Networked Information Aggregation for Binary Classification
Network depth is the bottleneck for logistic regression in distributed settings, new proof shows.
A team of researchers from academia has published a theoretical analysis of networked binary classification on directed acyclic graphs (DAGs). In their model, each agent sees only a subset of feature columns from a shared dataset. Agents act sequentially: each receives prediction columns from its parents, augments its local features, fits a logistic predictor by minimizing binary cross-entropy (BCE), and forwards its prediction to downstream neighbors. The central question is whether this sequential distributed training achieves information aggregation—i.e., whether some agent attains small excess loss compared to the best logistic predictor trained on all features. Prior work by Kearns, Roth, and Ryu (SODA 2026) answered this for linear regression under squared loss, but their proof relied on quadratic structure that does not transfer to BCE with a logistic link.
The new analysis introduces a sequential logit-passing protocol and proves two main results. First, on depth-D paths, if every M consecutive agents collectively observe all features, the excess loss is bounded by O(M/√D). Second, they prove a lower bound of Ω(k/D), where k is the feature dimension, showing instances where performance degrades linearly with depth. Together, these bounds identify network depth as a fundamental bottleneck for information aggregation in logistic regression. The paper was accepted to the 43rd International Conference on Machine Learning (ICML 2026), signaling its theoretical significance for distributed machine learning systems.

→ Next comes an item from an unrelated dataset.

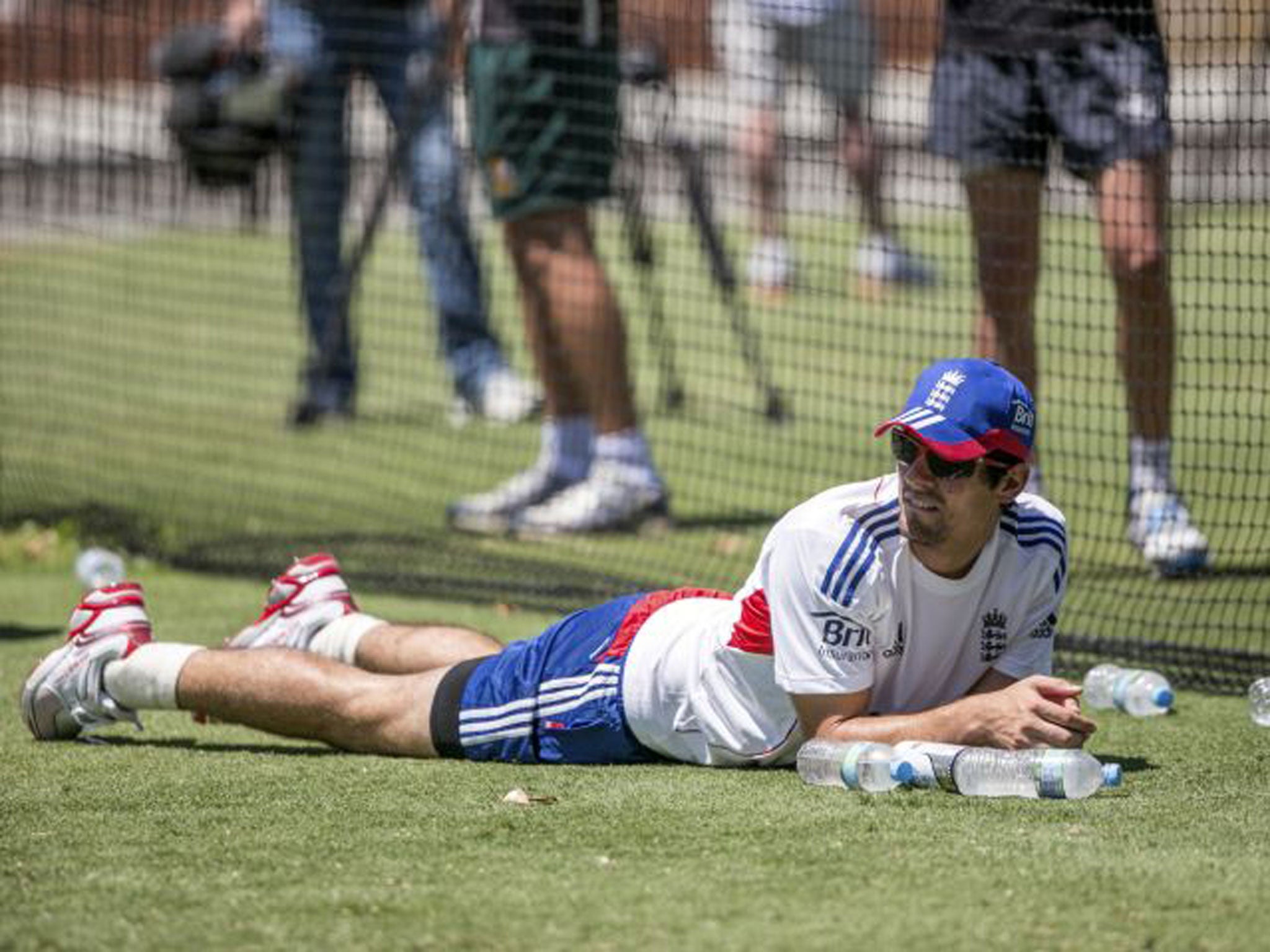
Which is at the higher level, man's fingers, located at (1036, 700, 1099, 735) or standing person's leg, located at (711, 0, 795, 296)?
standing person's leg, located at (711, 0, 795, 296)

- Excess loss upper bound of O(M/√D) on depth-D paths under the condition that every M consecutive agents collectively see all features.
- Matching lower bound of Ω(k/D) where k is the feature dimension, proving depth is a fundamental bottleneck.
- Paper extends prior networked learning results from linear regression to classification using binary cross-entropy, accepted at ICML 2026.
Why It Matters
Distributed ML systems must account for network depth to avoid degraded classification accuracy in sequential training pipelines.